Cover Letter (by Bill Peters, Assistant Editor)Mur kindly introduced me in the last issue of Soundproof, but for anyone who missed that, hi. I’m Escape Pod’s Assistant Editor, and I’m most publicly known for doing the feedback segments in the podcast. I also oversee our teem of slush readers and end up sending out a lot of our rejections, and of course I lay out Soundproof. And other things, as necessary.
So in this beginning of a new year, I’m instead going to take you back a few days to the death of the last machine on earth that could turn a roll of Kodachrome from an opaque deep red film stock into color etched rectangles of plastic. Most of us have moved onto digital, which, let’s be fair, is significantly more user friendly and easier to control. Cheaper, too.

**ASSIGNMENT 1**
In the cover letter, what is Bill Peters's position at Escape Pod?
**ASSIGNMENT 2**
What advantages does the cover letter give for digital over film? List all of them.
**ASSIGNMENT 3**
Write out the cover letter's passage between "Cover Letter (by" and "things, as necessary.", inclusive.

**AVAILABLE DATA**
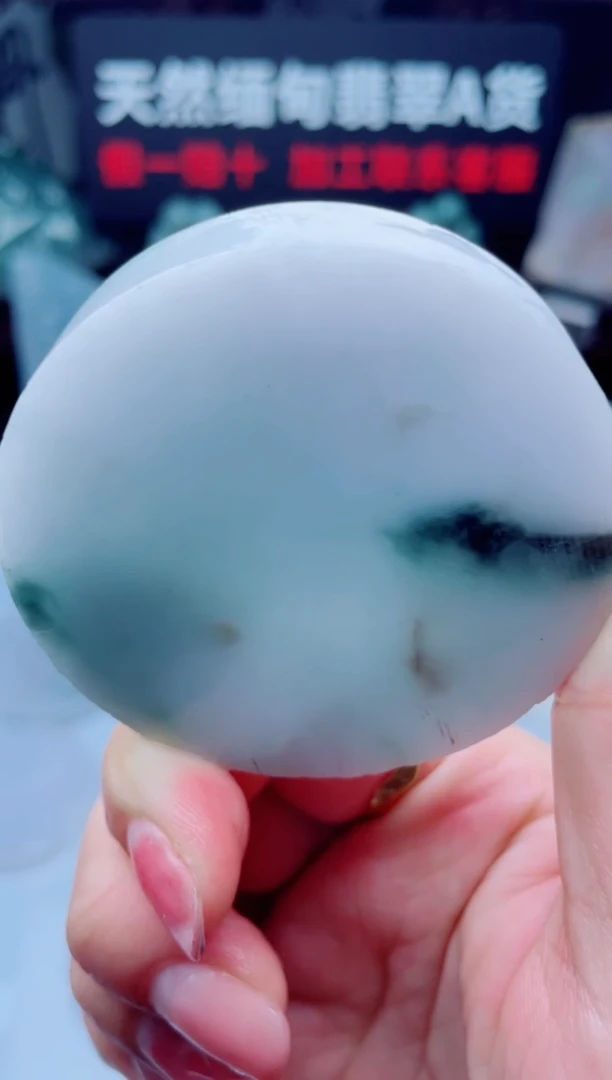 颈饰未镶嵌翡翠华220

**WRITTEN REPLY 1**
He is Escape Pod's Assistant Editor.

**WRITTEN REPLY 2**
- Significantly more user friendly
- Easier to control
- Cheaper

**WRITTEN REPLY 3**
Cover Letter (by Bill Peters, Assistant Editor)Mur kindly introduced me in the last issue of Soundproof, but for anyone who missed that, hi. I’m Escape Pod’s Assistant Editor, and I’m most publicly known for doing the feedback segments in the podcast. I also oversee our teem of slush readers and end up sending out a lot of our rejections, and of course I lay out Soundproof. And other things, as necessary.